INSTRUCTIONS FOR THE TASK = Could you reproduce all of these records exactly?

DATASET CONTENT =
• • • •
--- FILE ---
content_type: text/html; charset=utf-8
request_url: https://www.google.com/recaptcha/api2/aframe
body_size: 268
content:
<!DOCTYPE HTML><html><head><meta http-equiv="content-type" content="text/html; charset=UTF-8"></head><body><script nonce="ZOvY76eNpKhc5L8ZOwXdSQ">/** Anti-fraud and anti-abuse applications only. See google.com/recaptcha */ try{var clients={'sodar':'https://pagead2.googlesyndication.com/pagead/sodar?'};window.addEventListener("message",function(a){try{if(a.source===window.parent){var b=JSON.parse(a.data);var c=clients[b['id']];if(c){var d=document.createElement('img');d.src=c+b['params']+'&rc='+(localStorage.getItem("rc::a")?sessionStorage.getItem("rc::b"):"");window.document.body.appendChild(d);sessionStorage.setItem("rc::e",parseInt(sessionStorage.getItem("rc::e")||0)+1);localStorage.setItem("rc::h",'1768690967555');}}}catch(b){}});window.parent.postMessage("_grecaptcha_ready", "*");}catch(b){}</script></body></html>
• • • •
RESPONSE TO THIS EXERCISE =
--- FILE ---
content_type: text/html; charset=utf-8
request_url: https://www.google.com/recaptcha/api2/aframe
body_size: 268
content:
<!DOCTYPE HTML><html><head><meta http-equiv="content-type" content="text/html; charset=UTF-8"></head><body><script nonce="ZOvY76eNpKhc5L8ZOwXdSQ">/** Anti-fraud and anti-abuse applications only. See google.com/recaptcha */ try{var clients={'sodar':'https://pagead2.googlesyndication.com/pagead/sodar?'};window.addEventListener("message",function(a){try{if(a.source===window.parent){var b=JSON.parse(a.data);var c=clients[b['id']];if(c){var d=document.createElement('img');d.src=c+b['params']+'&rc='+(localStorage.getItem("rc::a")?sessionStorage.getItem("rc::b"):"");window.document.body.appendChild(d);sessionStorage.setItem("rc::e",parseInt(sessionStorage.getItem("rc::e")||0)+1);localStorage.setItem("rc::h",'1768690967555');}}}catch(b){}});window.parent.postMessage("_grecaptcha_ready", "*");}catch(b){}</script></body></html>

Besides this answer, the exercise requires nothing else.